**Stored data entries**

+ + +

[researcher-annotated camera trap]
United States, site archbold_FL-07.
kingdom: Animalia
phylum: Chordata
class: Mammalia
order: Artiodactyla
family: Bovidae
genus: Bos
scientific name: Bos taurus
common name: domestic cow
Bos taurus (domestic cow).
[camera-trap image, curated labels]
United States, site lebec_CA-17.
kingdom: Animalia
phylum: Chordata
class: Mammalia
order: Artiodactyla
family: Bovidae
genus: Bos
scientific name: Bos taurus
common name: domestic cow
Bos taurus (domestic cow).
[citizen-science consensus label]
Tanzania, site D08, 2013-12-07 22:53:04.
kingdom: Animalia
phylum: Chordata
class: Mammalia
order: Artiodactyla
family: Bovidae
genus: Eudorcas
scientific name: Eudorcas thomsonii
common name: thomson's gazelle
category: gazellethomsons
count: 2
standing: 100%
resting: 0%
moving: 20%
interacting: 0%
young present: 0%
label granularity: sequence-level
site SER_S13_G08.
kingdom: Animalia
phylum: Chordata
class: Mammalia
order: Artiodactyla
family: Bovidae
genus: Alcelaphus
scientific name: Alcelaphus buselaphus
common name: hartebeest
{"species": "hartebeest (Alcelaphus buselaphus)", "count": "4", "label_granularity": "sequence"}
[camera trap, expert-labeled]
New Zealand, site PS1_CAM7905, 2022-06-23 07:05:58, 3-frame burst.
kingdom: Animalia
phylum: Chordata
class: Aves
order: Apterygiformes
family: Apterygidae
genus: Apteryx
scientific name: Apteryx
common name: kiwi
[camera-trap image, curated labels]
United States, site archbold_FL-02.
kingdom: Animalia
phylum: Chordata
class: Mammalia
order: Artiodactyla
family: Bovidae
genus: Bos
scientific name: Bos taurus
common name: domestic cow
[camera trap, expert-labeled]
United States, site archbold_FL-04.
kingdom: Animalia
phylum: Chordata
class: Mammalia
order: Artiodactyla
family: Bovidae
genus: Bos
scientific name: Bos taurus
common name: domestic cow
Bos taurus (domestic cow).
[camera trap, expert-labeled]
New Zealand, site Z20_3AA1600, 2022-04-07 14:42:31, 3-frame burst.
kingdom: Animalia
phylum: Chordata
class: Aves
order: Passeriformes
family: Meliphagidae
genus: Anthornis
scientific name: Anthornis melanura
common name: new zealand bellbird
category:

+ + +

**What the task requires**
Lines from the records above that hold "burst" are the ones to list.

**Result for this exercise**
New Zealand, site PS1_CAM7905, 2022-06-23 07:05:58, 3-frame burst.
New Zealand, site Z20_3AA1600, 2022-04-07 14:42:31, 3-frame burst.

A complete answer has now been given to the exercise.